Enfin, on peut imaginer que le niveau d'IA équipant un système d'armes autonomes serait suffisant pour d'une part «avoir conscience» du détournement, du changement de propriétaire et de mission, et pour s'opposer (grâce à son autonomie) à cette nouvelle situation. Cet argument, qui ne figure jamais dans les analyses du FLI, est pourtant fortement lié au niveau d'intelligence artificielle du robot armé.

Dans le même esprit, on peut toujours imaginer une décision algorithmique unilatérale du système consistant à modifier sa mission initiale en construisant de nouvelles cibles, ou choisissant de se retourner contre le combattant qui l'emploie. Cette hypothèse, omniprésente chez les signataires de la pétition FLI, doit être confrontée à celle de l'auto-régulation par des contraintes fonctionnelles qui pourraient être codées «en dur» dans la machine et qui la forcerait à revoir son analyse tout en préservant son autonomie.

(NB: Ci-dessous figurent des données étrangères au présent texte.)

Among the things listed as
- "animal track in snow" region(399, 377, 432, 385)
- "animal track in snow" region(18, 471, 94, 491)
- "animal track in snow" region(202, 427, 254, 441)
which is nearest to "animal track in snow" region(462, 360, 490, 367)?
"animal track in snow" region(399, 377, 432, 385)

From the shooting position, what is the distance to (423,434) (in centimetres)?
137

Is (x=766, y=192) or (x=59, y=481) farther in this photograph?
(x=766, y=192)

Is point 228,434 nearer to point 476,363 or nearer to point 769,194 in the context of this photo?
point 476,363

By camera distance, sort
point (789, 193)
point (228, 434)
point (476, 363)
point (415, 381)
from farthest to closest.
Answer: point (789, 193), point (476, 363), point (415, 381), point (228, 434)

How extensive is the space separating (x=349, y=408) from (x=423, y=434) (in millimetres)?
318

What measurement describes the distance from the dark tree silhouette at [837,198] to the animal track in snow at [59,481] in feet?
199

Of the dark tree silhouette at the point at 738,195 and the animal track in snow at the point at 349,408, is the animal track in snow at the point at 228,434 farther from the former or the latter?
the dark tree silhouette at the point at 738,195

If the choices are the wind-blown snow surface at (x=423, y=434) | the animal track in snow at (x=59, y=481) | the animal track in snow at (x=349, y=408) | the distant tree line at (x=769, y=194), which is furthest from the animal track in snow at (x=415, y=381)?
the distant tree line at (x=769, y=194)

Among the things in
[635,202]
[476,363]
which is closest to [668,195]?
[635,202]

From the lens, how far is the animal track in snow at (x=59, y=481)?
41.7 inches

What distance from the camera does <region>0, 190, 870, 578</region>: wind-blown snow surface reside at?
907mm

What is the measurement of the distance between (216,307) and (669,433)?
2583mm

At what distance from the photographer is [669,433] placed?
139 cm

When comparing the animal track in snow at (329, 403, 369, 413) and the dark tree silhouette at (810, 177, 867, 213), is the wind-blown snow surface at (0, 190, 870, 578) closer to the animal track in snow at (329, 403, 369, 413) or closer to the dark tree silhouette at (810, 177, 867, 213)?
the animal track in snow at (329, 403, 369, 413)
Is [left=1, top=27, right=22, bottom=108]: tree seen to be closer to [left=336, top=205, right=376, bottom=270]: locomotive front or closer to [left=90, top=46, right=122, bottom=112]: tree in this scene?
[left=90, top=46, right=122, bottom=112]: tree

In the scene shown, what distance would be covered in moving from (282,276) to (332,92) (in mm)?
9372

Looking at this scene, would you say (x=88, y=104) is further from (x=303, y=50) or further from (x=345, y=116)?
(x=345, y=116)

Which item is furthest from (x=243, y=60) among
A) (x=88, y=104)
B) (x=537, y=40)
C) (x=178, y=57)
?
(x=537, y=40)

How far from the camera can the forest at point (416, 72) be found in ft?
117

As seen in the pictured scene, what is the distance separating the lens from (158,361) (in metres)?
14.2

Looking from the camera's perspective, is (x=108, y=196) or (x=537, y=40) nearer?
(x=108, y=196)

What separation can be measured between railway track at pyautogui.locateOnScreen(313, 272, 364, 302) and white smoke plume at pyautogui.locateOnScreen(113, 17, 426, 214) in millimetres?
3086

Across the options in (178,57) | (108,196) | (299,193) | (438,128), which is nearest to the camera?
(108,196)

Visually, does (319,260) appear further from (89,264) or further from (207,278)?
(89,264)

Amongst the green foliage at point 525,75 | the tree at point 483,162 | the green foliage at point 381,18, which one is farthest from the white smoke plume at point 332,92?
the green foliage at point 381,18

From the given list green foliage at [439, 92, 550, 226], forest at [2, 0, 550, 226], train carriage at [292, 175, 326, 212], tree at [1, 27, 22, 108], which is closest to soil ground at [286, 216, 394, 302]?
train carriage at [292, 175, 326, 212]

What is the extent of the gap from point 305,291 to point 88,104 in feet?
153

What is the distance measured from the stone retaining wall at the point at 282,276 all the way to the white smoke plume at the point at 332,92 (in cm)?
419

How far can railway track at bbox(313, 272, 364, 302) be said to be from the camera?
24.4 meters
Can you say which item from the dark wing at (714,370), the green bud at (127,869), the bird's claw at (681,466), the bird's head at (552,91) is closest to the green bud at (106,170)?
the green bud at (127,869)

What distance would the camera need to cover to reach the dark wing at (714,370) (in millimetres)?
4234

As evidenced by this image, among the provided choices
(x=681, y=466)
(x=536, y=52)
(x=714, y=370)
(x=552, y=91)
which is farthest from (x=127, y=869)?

Hasard du calendrier, la lettre ouverte du FLI a été publiée la même semaine que l'annonce officielle des autorités russes indiquant le premier engagement d'une unité de combat totalement robotisée. L'unité de robots combattants Platform-M a été pleinement intégrée à un dispositif opérationnel déployé à l'occasion d'une campagne d'exercices militaires qui ont eu lieu mi-juin 2015 dans la région de Kaliningrad.

Platform-M est une plate-forme robotisée de combat, supervisée par l'homme, dédiée au renseignement, à la détection et à la neutralisation de cibles fixes et mobiles. Très polyvalente, elle peut être utilisée autant en soutien, en appui feu et en défense d'une base militaire, que dans une mission plus offensive de prise de contrôle d'une zone urbaine tenue par l'ennemi. Ces robots sont apparus publiquement le 9 mai 2015 à Kaliningrad lors des défilés de la grande parade militaire célébrant la victoire russe de 1945.

Le succès opérationnel de l'unité Platform-M a été unanimement salué par les dirigeants russes, qui ont appelé au développement de ce type de robots combattants dotés d'intelligence artificielle et... d'autonomie.

Côté américain, il est inutile d'insister sur l'ampleur des programmes de recherche de robots combattants supervisés et semi-autonomes. L'agence de recherche de la Défense US DARPA multiplie les initiatives dans le domaine et a noué de solides partenariats avec des sociétés filiales de Google comme Boston Dynamics. Cette dernière est pionnière dans la création de robots humanoïdes capables de se déplacer en terrains encombrés et en environnements dégradés...

Pour conclure avec un brin de cynisme: Elon Musk, à l'origine de la pétition, regrette peut-être secrètement de ne pas faire partie de l'attelage DARPA-Google-Boston Dynamics et le fait savoir sur le FLI?